A whole-brain model of the neural entropy increase elicited by psychedelic drugs.

Scientific reports  – April 17, 2023

Source: PubMed

Summary

Psychedelic substances create fascinating changes in brain activity by increasing neural entropy - essentially making brain signals more random and unpredictable. Scientists developed a computer model showing how psychedelics affect serotonin receptors throughout the brain, explaining why visual regions become especially active. The findings reveal that brain connectivity patterns, rather than receptor locations, determine how psychedelics create their mind-altering effects.

Abstract

Psychedelic drugs, including lysergic acid diethylamide (LSD) and other agonists of the serotonin 2A receptor (5HT2A-R), induce drastic changes in subjective experience, and provide a unique opportunity to study the neurobiological basis of consciousness. One of the most notable neurophysiological signatures of psychedelics, increased entropy in spontaneous neural activity, is thought to be of relevance to the psychedelic experience, mediating both acute alterations in consciousness and long-term effects. However, no clear mechanistic explanation for this entropy increase has been put forward so far. We sought to do this here by building upon a recent whole-brain model of serotonergic neuromodulation, to study the entropic effects of 5HT2A-R activation.

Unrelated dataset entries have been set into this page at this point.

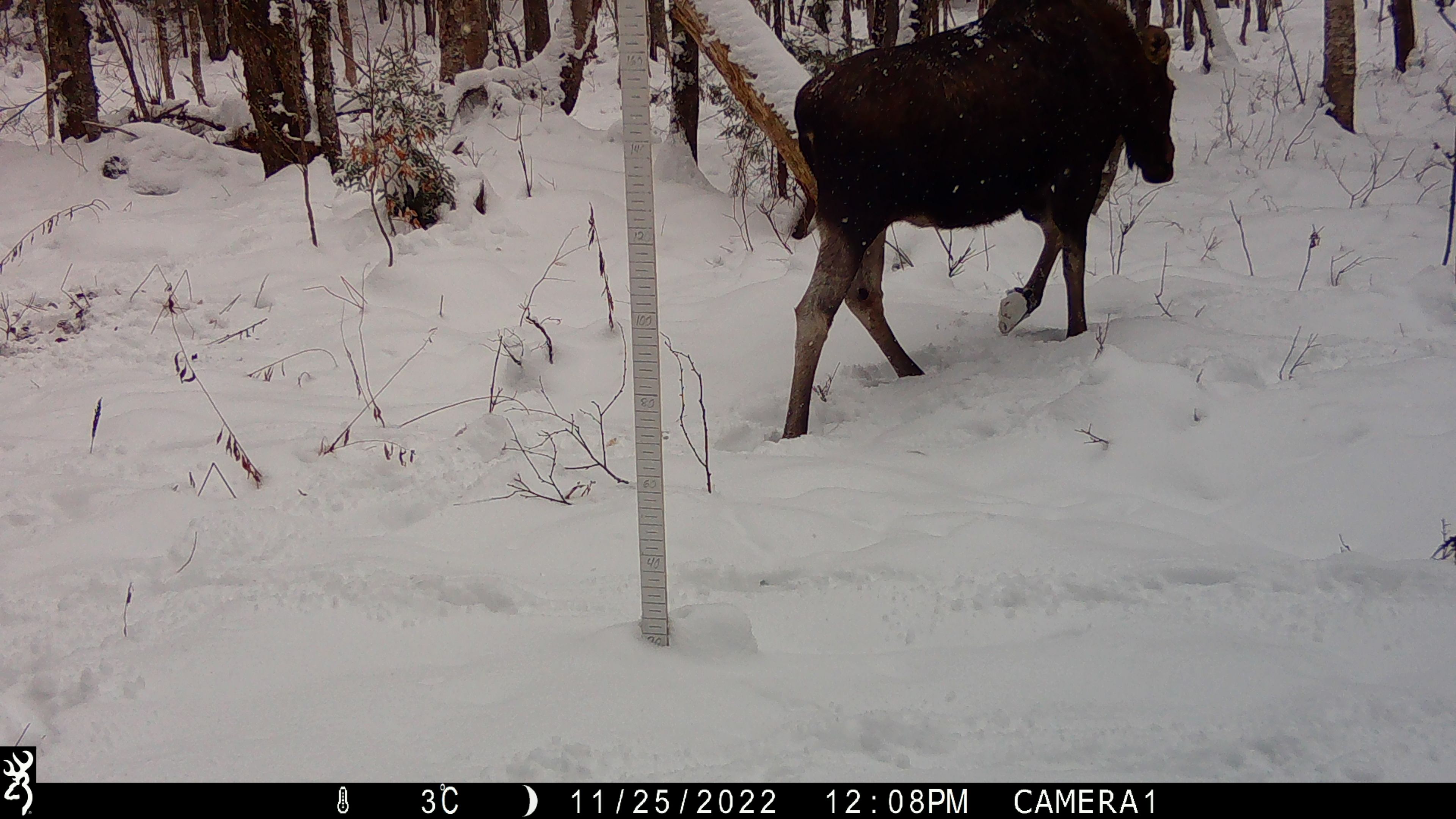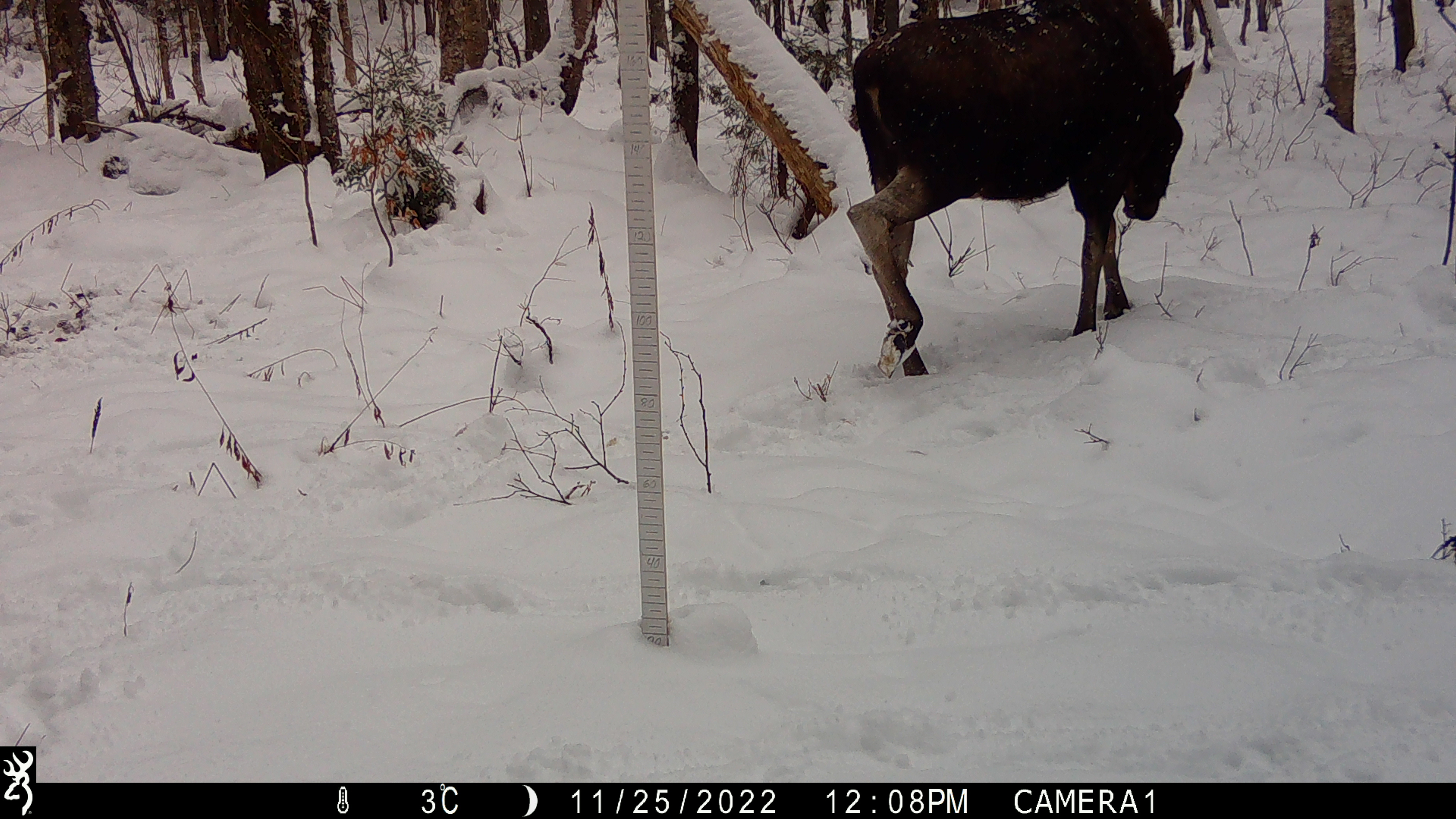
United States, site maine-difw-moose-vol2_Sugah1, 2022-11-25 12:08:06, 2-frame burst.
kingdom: Animalia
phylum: Chordata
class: Mammalia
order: Artiodactyla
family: Cervidae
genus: Alces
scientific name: Alces alces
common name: moose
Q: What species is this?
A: Moose (Alces alces).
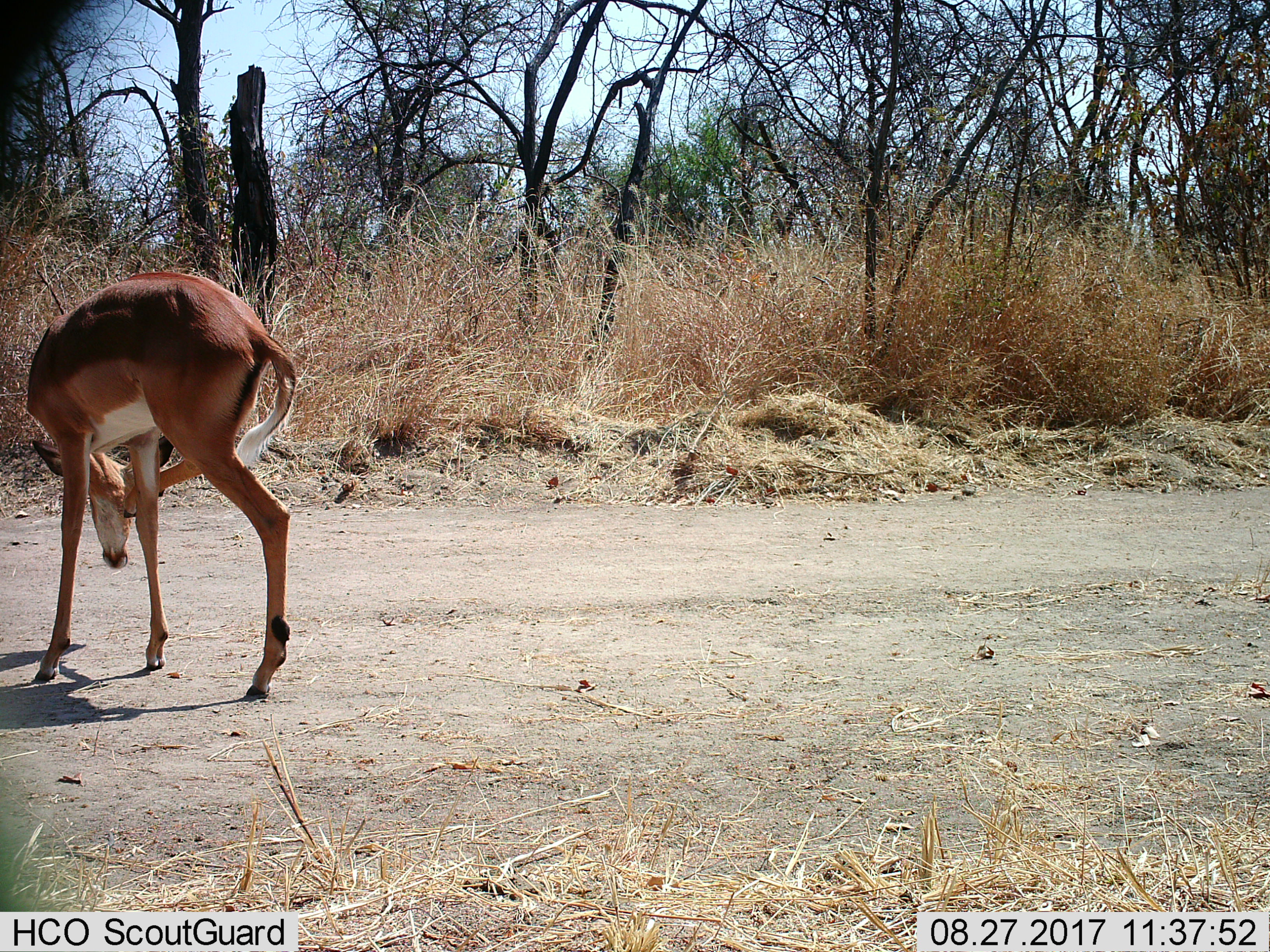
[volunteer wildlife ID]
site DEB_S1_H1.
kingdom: Animalia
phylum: Chordata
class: Mammalia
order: Artiodactyla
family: Bovidae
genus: Aepyceros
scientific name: Aepyceros melampus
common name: impala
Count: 1.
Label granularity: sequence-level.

Our results reproduce the overall entropy increase observed in previous experiments in vivo, providing the first model-based explanation for this phenomenon. We also found that entropy changes were not uniform across the brain: entropy increased in all regions, but the larger effect were localised in visuo-occipital regions. Interestingly, at the whole-brain level, this reconfiguration was not well explained by 5HT2A-R density, but related closely to the topological properties of the brain's anatomical connectivity. These results help us understand the mechanisms underlying the psychedelic state and, more generally, the pharmacological modulation of whole-brain activity.